Problem 16
Question
The order of the oxidation state of the phosphorus atom in \(\mathrm{H}_{3} \mathrm{PO}_{2}\), \(\mathrm{H}_{3} \mathrm{PO}_{4}, \mathrm{H}_{3} \mathrm{PO}_{3}\) and \(\mathrm{H}_{4} \mathrm{P}_{2} \mathrm{O}_{6}\) is [Adv. 2017] (a) \(\mathrm{H}_{3} \mathrm{PO}_{3}>\mathrm{H}_{3} \mathrm{PO}_{2}>\mathrm{H}_{3} \mathrm{PO}_{4}>\mathrm{H}_{4} \mathrm{P}_{2} \mathrm{O}_{6}\) (b) \(\mathrm{H}_{3} \mathrm{PO}_{4}>\mathrm{H}_{3} \mathrm{PO}_{2}>\mathrm{H}_{3} \mathrm{PO}_{3}>\mathrm{H}_{4} \mathrm{P}_{2} \mathrm{O}_{6}\) (c) \(\mathrm{H}_{3} \mathrm{PO}_{4}>\mathrm{H}_{4} \mathrm{P}_{2} \mathrm{O}_{6}>\mathrm{H}_{3} \mathrm{PO}_{3}>\mathrm{H}_{3} \mathrm{PO}_{2}\) (d) \(\mathrm{H}_{3} \mathrm{PO}_{2}>\mathrm{H}_{3} \mathrm{PO}_{3}>\mathrm{H}_{A} \mathrm{P}_{2} \mathrm{O}_{6}>\mathrm{H}_{2} \mathrm{PO}_{4}\)
Step-by-Step Solution
Verified Answer
(c) \( \mathrm{H}_{3} \mathrm{PO}_{4} > \mathrm{H}_{4} \mathrm{P}_{2} \mathrm{O}_{6} > \mathrm{H}_{3} \mathrm{PO}_{3} > \mathrm{H}_{3} \mathrm{PO}_{2} \).
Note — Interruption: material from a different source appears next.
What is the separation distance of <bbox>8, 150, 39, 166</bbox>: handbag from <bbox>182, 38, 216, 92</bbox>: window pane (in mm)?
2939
1Step 1: Calculate Oxidation State of Phosphorus in H3PO2
Apply the formula for oxidation state calculation: Let the oxidation state of phosphorus be \( x \). In \( \mathrm{H}_{3}\mathrm{PO}_{2} \), the equation according to oxidation rules is: \( 3(+1) + x + 2(-2) = 0 \). Solve for \( x \): \( 3 + x - 4 = 0 \), which gives \( x = +1 \).
2Step 2: Calculate Oxidation State of Phosphorus in H3PO4
Using a similar method, let the oxidation state of phosphorus be \( x \). The equation for \( \mathrm{H}_{3}\mathrm{PO}_{4} \) is: \( 3(+1) + x + 4(-2) = 0 \). Solve for \( x \): \( 3 + x - 8 = 0 \), which gives \( x = +5 \).
3Step 3: Calculate Oxidation State of Phosphorus in H3PO3
For \( \mathrm{H}_{3}\mathrm{PO}_{3} \), again apply the oxidation state calculation: \( 3(+1) + x + 3(-2) = 0 \). Solve for \( x \): \( 3 + x - 6 = 0 \), resulting in \( x = +3 \).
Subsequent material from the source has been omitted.